Unfortunately, we were unable to persuade the patient to submit to treatment, and from the patient’s point of view possibly his decision, not to submit to treatment, was a good one since he has had no symptoms of any sort for a period of 18 months since his episode. However, as abundantly elsewhere demonstrated, we feel that the patient is wrong, and that the physicians are right in urging treatment.

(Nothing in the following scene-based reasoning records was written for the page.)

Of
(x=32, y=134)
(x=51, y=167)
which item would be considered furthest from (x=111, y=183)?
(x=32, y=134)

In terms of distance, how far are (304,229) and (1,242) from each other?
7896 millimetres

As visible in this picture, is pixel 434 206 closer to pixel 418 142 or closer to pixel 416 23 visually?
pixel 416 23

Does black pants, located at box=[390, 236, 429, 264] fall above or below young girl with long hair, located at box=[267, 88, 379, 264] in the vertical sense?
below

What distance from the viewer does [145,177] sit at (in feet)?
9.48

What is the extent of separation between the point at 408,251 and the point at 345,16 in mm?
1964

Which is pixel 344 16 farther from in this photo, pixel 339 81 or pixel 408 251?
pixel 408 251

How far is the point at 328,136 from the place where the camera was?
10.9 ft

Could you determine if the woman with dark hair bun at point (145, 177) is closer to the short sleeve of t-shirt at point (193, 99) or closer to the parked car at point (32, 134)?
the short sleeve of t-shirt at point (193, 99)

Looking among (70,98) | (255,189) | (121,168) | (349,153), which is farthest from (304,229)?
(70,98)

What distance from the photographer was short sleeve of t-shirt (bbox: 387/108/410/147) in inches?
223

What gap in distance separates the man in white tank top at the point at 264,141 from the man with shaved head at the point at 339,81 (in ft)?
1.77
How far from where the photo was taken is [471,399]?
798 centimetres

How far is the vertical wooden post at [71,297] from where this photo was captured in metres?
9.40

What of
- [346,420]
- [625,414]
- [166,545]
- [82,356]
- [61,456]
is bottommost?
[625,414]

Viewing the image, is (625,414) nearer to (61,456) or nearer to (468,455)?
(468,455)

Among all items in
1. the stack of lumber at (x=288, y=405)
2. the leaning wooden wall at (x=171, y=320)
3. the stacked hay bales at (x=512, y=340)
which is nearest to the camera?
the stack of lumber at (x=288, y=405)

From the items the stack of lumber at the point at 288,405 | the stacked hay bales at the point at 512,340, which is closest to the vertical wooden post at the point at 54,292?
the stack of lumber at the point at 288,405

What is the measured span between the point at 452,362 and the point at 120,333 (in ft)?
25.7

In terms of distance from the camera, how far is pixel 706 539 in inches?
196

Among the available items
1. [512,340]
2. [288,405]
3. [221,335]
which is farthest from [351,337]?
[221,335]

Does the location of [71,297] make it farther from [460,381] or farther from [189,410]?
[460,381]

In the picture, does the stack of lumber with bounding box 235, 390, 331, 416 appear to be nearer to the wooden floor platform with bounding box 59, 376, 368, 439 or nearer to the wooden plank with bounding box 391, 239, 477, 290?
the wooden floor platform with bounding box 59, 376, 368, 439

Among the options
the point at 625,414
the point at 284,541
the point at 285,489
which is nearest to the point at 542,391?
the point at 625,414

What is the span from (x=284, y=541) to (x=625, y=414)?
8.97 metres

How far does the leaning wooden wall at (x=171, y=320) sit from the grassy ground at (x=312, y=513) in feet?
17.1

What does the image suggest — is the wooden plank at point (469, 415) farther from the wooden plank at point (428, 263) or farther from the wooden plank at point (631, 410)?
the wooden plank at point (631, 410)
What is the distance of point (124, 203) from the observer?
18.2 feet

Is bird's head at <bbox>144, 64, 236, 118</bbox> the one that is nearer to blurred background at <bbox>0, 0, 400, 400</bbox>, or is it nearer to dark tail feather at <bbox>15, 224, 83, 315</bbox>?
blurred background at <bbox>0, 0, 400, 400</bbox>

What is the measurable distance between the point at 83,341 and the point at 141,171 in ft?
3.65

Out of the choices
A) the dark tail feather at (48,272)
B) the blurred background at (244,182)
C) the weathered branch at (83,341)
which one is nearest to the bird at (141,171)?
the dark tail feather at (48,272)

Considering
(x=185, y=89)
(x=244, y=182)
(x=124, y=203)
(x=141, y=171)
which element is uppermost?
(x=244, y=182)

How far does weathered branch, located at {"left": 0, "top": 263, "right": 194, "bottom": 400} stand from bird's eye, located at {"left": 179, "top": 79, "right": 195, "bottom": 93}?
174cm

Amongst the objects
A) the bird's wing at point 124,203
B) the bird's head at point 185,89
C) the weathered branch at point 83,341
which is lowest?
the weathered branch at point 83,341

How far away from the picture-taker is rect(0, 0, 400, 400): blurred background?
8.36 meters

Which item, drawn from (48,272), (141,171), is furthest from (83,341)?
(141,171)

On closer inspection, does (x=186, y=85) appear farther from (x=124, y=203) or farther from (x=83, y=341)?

1. Is not the convulsive episode an alcoholic phenomenon in David Collins entirely separate from the patient’s general and neurosyphilis? Possibly; however, an outbreak of neurological symptoms with spontaneous recovery is not only consistent with the diagnosis of syphilis, but somewhat characteristic of neurosyphilis. We suspect that another attack will occur in David Collins.[[12]] We shall from time to time make use of the social service to suggest his going under treatment, and shall employ his record of contact with a public institution to drive in our suggestion. Still it is clear that there are numerous cases in the community that are not accessible to social service initiated from a public institution. Accordingly, educational propaganda is necessary for salvage of the middle- and upper-class victims of syphilis. It is a little unfortunate that the ethics of the private practitioner make such salvage of middle- and upper-class persons not very likely. Might it not be that an extension of state medicine to this field would incidentally increase the amount of successful private practice?